Windows 11 SE takes a different approach to a Windows edition for schools, and it’s a similar direction where Microsoft was originally heading with Windows 10X before its cancelation. Windows 11 SE will only be available on new low-cost devices and only for schools and education customers. While Windows 11 SE is, naturally, optimized for Microsoft Edge, Office, and Microsoft’s cloud-based services, it’s not restricted to just Microsoft apps.
“Windows 11 SE also supports third-party apps, including Zoom and Chrome, because we want to give schools the choice to use what works best for them,” says Paige Johnson, head of Microsoft’s education marketing. IT admins will be in charge of what apps get installed, and devices can be managed to silently update outside of class time.
Windows 11 SE won’t ship with the Microsoft Store. Instead, Microsoft is allowing certain third-party apps for IT admins to provision on SE devices. That list of apps includes Chrome and Zoom right now, but Microsoft hasn’t shared its final list of approved apps just yet.
Most of the Windows 11 SE changes are fairly minor, elsewhere. Microsoft has spent the past 18 months talking to teachers and students to get feedback on its efforts to date on low-cost Windows laptops. That feedback has led to apps always launching in fullscreen mode on Windows 11 SE, and Microsoft has removed the multiple Snap Layouts in this edition in favor of a single mode that lets you place apps side by side.
The new Widgets section of Windows 11 has also been removed in SE, as Microsoft found it’s distracting in a classroom environment. Microsoft Edge will also be configured to accept Chrome extensions, which is turned off by default on Windows 11. Many schools in the US rely on Chrome extensions as part of their Chrome OS usage, so this change is a clear recognition of that. Windows 11 SE also backs up documents to OneDrive by default, with offline support to make it easier for students to use these Windows 11 SE laptops beyond just the classroom.
Windows 11 SE will also ship with a new colorful Bloom wallpaper by default and some changes to the way apps are bundled. While you might experience having two different versions of OneNote or Teams in Windows 11, Microsoft is cleaning this up in Windows 11 SE so only a single version is installed.
Windows 11 SE will only be available on low-cost laptops that are sold to schools. Acer, Asus, Dell, Dynabook, Fujitsu, HP, JK-IP, Lenovo, and Positivo are all creating Windows 11 SE laptops in the coming months. Microsoft even has its own $249 Surface Laptop SE, which sets the stage for Windows 11 SE. The base model ships with an Intel Celeron processor, 4GB of RAM, 64GB of eMMC storage, and an 11.6-inch (1366 x 768) display. You can read all about the Surface Laptop SE right here.

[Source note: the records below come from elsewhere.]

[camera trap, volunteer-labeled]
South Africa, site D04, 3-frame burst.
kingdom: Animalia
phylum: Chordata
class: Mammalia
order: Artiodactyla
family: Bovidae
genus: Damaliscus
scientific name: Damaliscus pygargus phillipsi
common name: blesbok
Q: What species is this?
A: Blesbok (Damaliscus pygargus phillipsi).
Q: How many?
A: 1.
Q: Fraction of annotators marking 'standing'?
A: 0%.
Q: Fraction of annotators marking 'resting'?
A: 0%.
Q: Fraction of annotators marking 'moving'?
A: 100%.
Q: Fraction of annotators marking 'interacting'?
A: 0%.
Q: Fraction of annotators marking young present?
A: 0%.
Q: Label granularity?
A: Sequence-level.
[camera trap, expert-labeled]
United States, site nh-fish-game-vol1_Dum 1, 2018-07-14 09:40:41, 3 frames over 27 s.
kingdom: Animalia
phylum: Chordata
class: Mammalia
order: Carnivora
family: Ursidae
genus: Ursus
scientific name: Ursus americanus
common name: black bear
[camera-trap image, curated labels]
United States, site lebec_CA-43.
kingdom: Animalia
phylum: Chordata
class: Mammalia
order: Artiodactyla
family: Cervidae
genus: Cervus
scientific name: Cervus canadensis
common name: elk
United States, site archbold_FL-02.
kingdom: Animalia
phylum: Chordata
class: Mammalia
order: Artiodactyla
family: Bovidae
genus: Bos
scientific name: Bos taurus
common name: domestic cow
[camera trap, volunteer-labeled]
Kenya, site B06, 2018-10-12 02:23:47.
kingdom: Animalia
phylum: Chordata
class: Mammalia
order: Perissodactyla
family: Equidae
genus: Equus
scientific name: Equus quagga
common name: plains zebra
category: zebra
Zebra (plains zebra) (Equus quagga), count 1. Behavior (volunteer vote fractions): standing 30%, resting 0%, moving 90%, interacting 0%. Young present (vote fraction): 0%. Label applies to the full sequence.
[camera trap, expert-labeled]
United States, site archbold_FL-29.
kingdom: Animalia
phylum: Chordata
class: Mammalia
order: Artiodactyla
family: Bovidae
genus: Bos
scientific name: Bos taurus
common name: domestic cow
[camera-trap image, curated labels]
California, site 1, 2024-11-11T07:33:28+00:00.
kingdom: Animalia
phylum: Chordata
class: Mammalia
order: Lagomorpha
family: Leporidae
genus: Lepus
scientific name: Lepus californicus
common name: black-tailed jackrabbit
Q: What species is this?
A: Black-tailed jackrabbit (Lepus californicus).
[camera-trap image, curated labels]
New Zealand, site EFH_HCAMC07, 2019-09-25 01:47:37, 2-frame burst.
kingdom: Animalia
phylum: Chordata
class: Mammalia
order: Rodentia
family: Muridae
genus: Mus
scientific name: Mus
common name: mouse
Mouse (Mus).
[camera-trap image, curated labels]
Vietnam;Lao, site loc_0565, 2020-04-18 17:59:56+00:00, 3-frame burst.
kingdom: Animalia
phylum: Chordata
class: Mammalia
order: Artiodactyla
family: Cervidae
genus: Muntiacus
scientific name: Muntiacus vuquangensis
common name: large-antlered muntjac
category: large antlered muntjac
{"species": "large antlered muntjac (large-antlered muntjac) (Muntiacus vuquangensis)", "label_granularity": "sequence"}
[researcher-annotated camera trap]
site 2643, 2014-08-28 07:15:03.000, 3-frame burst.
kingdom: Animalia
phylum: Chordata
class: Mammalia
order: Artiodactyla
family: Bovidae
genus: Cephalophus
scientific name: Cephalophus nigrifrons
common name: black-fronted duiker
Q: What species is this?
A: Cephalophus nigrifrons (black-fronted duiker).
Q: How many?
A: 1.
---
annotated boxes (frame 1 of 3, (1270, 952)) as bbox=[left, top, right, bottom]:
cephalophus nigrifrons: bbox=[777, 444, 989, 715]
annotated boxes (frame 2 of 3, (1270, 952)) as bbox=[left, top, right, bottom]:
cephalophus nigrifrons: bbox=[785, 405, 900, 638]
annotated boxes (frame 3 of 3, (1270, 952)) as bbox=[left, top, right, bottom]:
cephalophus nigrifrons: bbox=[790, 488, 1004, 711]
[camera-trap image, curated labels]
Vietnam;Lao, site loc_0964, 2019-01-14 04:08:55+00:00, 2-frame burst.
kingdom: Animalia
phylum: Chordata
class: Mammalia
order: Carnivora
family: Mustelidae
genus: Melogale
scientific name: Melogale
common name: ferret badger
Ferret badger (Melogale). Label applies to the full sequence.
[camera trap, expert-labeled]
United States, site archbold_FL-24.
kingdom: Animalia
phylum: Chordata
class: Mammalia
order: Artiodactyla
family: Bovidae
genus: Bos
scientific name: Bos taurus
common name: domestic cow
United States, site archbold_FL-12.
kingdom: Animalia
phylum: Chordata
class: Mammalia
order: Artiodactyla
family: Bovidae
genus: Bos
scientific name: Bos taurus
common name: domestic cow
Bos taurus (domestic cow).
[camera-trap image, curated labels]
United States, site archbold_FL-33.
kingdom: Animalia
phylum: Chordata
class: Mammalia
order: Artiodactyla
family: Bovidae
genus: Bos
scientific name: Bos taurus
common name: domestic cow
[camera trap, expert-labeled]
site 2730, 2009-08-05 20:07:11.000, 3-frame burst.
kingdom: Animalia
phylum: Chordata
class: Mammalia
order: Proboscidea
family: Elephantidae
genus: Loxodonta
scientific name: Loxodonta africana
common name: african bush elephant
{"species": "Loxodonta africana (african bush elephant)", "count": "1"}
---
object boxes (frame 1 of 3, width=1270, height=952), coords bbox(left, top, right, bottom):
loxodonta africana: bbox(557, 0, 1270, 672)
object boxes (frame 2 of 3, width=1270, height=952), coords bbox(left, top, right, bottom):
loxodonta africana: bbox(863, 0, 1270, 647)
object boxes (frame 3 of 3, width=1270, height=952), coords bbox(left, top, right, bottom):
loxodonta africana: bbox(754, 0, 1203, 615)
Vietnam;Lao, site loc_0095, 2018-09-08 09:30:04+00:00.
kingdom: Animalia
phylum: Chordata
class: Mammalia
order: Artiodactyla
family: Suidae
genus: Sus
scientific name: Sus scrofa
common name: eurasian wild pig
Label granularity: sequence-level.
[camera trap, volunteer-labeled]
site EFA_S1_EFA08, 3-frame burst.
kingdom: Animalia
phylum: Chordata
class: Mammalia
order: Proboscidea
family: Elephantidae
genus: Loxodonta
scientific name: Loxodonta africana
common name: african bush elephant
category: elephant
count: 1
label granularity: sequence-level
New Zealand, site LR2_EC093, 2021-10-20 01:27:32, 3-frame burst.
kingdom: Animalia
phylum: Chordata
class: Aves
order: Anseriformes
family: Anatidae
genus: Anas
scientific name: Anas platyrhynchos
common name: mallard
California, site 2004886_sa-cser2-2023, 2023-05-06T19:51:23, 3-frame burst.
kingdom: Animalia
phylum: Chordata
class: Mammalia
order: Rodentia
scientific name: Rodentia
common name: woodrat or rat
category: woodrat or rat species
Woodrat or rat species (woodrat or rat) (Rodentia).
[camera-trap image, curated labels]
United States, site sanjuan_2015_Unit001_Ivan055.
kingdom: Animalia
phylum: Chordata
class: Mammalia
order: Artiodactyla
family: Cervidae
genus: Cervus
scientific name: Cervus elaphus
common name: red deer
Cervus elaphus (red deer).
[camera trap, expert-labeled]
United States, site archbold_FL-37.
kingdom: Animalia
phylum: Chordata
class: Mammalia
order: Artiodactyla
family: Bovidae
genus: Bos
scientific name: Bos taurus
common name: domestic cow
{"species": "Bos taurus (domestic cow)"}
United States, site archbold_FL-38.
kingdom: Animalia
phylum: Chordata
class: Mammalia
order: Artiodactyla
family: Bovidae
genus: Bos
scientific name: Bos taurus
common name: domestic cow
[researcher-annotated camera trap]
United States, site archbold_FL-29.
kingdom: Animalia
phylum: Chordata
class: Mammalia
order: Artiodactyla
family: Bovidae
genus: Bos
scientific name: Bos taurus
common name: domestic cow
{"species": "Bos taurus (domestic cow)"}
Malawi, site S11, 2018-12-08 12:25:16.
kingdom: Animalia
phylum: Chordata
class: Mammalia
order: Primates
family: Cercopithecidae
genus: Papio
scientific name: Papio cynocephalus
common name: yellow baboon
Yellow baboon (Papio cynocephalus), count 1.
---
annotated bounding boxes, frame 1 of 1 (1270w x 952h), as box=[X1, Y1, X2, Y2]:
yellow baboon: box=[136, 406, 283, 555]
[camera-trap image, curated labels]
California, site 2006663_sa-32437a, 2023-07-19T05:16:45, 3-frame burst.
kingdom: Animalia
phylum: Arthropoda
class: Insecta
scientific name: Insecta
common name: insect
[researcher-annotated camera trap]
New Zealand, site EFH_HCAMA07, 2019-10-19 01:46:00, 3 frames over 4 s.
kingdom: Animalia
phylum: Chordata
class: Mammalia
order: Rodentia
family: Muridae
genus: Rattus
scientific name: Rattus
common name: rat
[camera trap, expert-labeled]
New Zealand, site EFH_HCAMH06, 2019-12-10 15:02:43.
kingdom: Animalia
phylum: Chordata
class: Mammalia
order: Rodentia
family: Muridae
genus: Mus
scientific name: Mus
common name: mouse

The Surface Laptop SE specs demonstrate the type of low-cost devices that will ship with Windows 11 SE. Microsoft tells us it has made a lot of performance improvements tuned towards 4GB of RAM and 64GB of storage devices, so hopefully Windows 11 SE holds up well on these low-cost laptops.
Windows 11 SE, which according to Microsoft isn’t intended to be short for anything, is also a big part of the company’s overall efforts to compete with Chrome OS. Microsoft has often overlooked what makes Chrome OS so easy to use and manage for IT admins and schools, and Windows 11 SE laptops will now be ready to talk to Microsoft Intune straight away for setup purposes.
That makes it easier for IT admins to provision these devices with a more simplified backend management console for education. Microsoft is also bundling apps like Teams, Office, OneNote, Minecraft for Education, and Flipgrid in Windows 11 SE so IT admins don’t have to install them separately. This should make it easier for students to simply open up a Windows 11 SE laptop, type their login information, and instantly get access to their apps and cloud documents.
Microsoft is expecting Windows 11 SE laptops to arrive in education channels later this year and into 2022, just as the education buying season begins.
Update, November 9th 4:40PM ET: Article updated with more information on app support for Windows 11 SE.